Eternamente niña
04 Diciembre 2022

Por Walter Gallardo

Para LA GACETA - MADRID

No es extraño que en invierno un aire glacial envuelva a Bruselas y que el día se parezca a un interminable crepúsculo; tampoco es extraño, en otro orden, que las historias naveguen en el tiempo hasta llegar a quien se disponga a contarlas. Lo infrecuente, y mágico quizás, es que una situación se confabule con la otra para concebir el germen de una novela.

Ocurrió en el barrio de Sablón. Aquella tarde de enero caían pequeñas púas de aguanieve y las calles eran galerías por donde el viento hostigaba a los transeúntes.  El frío me obligó a buscar un refugio y tal vez por eso, o porque lo fortuito es indescifrable, al pasar por la Rue des Minimes decidí entrar en el Museo Judío de Bélgica. Allí conocería el caso de Jacqueline Bernheim.

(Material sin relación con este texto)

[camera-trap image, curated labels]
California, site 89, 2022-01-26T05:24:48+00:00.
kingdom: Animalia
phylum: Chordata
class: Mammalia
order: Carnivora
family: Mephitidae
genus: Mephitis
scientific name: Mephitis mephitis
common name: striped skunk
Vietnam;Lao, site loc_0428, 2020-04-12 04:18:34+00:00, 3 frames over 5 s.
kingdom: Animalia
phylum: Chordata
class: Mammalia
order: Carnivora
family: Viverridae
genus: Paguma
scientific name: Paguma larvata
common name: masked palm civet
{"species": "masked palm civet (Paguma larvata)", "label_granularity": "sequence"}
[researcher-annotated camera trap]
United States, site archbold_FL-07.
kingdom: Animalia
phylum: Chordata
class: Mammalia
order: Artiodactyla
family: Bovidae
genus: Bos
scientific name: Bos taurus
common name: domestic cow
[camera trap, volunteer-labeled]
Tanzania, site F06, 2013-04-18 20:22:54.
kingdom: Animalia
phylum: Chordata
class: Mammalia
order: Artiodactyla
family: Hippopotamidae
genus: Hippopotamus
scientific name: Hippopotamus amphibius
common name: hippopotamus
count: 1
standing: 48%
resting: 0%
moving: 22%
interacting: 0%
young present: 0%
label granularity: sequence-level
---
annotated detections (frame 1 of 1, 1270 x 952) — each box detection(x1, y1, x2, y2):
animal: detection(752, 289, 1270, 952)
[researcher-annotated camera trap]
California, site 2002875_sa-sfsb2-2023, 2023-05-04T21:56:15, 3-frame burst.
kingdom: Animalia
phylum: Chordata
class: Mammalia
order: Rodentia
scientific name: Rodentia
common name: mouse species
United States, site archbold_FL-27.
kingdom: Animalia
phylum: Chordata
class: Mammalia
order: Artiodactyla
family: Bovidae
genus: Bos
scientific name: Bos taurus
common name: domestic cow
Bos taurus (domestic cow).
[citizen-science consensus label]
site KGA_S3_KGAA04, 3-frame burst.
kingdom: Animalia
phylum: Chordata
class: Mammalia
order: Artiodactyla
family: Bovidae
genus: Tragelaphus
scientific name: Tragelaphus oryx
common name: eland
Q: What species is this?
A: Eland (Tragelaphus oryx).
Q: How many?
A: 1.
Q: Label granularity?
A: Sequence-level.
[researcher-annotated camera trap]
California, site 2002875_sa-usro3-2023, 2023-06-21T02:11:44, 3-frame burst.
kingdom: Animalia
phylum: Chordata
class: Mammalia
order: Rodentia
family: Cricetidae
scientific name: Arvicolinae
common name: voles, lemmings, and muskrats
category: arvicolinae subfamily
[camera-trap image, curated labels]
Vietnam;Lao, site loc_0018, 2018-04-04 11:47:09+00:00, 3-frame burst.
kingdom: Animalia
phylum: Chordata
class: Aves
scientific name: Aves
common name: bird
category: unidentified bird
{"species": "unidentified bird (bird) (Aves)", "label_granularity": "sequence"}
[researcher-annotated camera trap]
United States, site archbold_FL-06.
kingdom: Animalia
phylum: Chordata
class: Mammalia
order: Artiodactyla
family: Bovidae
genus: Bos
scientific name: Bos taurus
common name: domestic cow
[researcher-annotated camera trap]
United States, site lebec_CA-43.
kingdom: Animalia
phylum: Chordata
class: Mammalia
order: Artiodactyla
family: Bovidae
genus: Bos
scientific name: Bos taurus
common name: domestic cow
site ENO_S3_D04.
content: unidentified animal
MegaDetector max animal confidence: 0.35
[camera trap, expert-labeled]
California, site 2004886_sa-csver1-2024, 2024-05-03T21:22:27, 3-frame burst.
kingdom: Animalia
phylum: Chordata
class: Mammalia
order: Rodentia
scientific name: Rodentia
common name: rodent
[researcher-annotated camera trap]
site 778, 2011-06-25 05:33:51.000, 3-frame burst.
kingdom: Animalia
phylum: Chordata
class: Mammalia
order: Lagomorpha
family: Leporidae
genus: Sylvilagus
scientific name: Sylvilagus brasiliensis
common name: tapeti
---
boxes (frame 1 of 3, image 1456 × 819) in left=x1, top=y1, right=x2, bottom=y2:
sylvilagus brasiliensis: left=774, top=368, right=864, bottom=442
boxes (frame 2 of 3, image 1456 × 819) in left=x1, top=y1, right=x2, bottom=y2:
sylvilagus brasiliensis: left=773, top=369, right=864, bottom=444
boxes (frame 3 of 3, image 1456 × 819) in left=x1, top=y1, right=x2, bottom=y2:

Fue un acto íntimo, en un recinto blanco. Se diría que había pocas cosas que ver; sin embargo, era precisamente la escasez de piezas, además del silencio, lo que lograba ahondar el aire de pesadumbre. A la izquierda, una pequeña estantería sostenía carpetas amarillentas usadas por los nazis para archivar los expedientes de judíos en la Segunda Guerra Mundial. Más arriba, resguardados tras unos cristales, dos de esos expedientes colgaban de la pared. Las hojas, de color sepia, mostraban los datos de personas obligadas a registrarse ante el ocupante, y también los de su familia, especificando vínculo, lugar y fecha de nacimiento y domicilio. En el extremo superior derecho de cada folio, un sello en grandes letras rojizas, como una alarma encendida, en mayúsculas, las palabras “JUIF-JOOD”. Como si aún fuera necesario, un rótulo explicaba que esos pormenores habían facilitado la cacería humana.

Más allá, destacaba una bicicleta envuelta en papel madera (sólo el manubrio estaba a la vista), como si la intención hubiera sido cubrir con un velo la tristeza de un rostro. Por el tamaño, se trataba de la bicicleta de un niño. O niña.

Me enteré entonces que Jacqueline nació el 11 de mayo de 1938, en Bruselas, y que pronto dejó la ciudad. La información central la ubica en Cahors, Francia, y a tan solo cinco días de que cumpliera los seis años. Hasta allí se había trasladado toda su familia para ponerse a salvo.

Era primavera y la guerra en Europa se volcaba a favor de los Aliados. Jacqueline paseaba en aquella bicicleta que ahora yo tenía enfrente y Olga, su madre, iba cuidando de ella cuando la Gestapo las detuvo (en otro operativo, detendrían también al padre de Jacqueline y a su abuela). A partir de ese momento la suerte cambiaría definitivamente para todos ellos. Recorrerían varios destinos tenebrosos: Drancy, Rheinbach y, por último, Auschwitz. De este famoso infierno sólo sobreviviría la madre de Jacqueline.

Me acerqué a la bicicleta y puse una mano sobre el manubrio helado. Al acariciarlo, intenté imaginar la escena de aquel día. Aún no había visto las fotos que más tarde encontraría en Internet, pero esa era una carencia que me llevaba a inventar un rostro, unos ojos grandes y una risa festiva; la vi -sí, la vi- pedaleando, disfrutando del aire que le envolvía la cara y le desordenaba el pelo. También vi a su madre, en una tarde triste, guardando esa misma bicicleta en algún cuarto de su casa y, antes de cerrar la puerta, observarla por un rato, atormentándose con la memoria de su hija eternamente niña.

Días más tarde, en el Kazerne Dossin de Malinas, daría con algún detalle no del todo inesperado, aunque despreciable: la tragedia familiar sobrevino por la delación de un amigo, un traidor que obtuvo en pago un puñado de muerte. La empleada que me mostró el archivo se quedó mirándome y ni ella ni yo supimos decir nada.

Caí entonces en la cuenta de que los aspectos emocionales o narrativos de la historia habrían sido olvidados si Olga Kouperman-Bernheim no hubiera decidido deshacerse de ese recuerdo aciago. En efecto, casi 45 años después de la guerra, donó la bicicleta de su hija al museo (en el catálogo recibió el número 11.855) Era ya una señora mayor, residía en París y tenía una posición económica acomodada; no se había vuelto a casar ni había tenido más hijos. Quienes la conocieron atestiguan que llevó su dolor con discreción, aunque ese dolor fuera cada día más injusto.

© LA GACETA

Walter Gallardo - Periodista tucumano residente en España.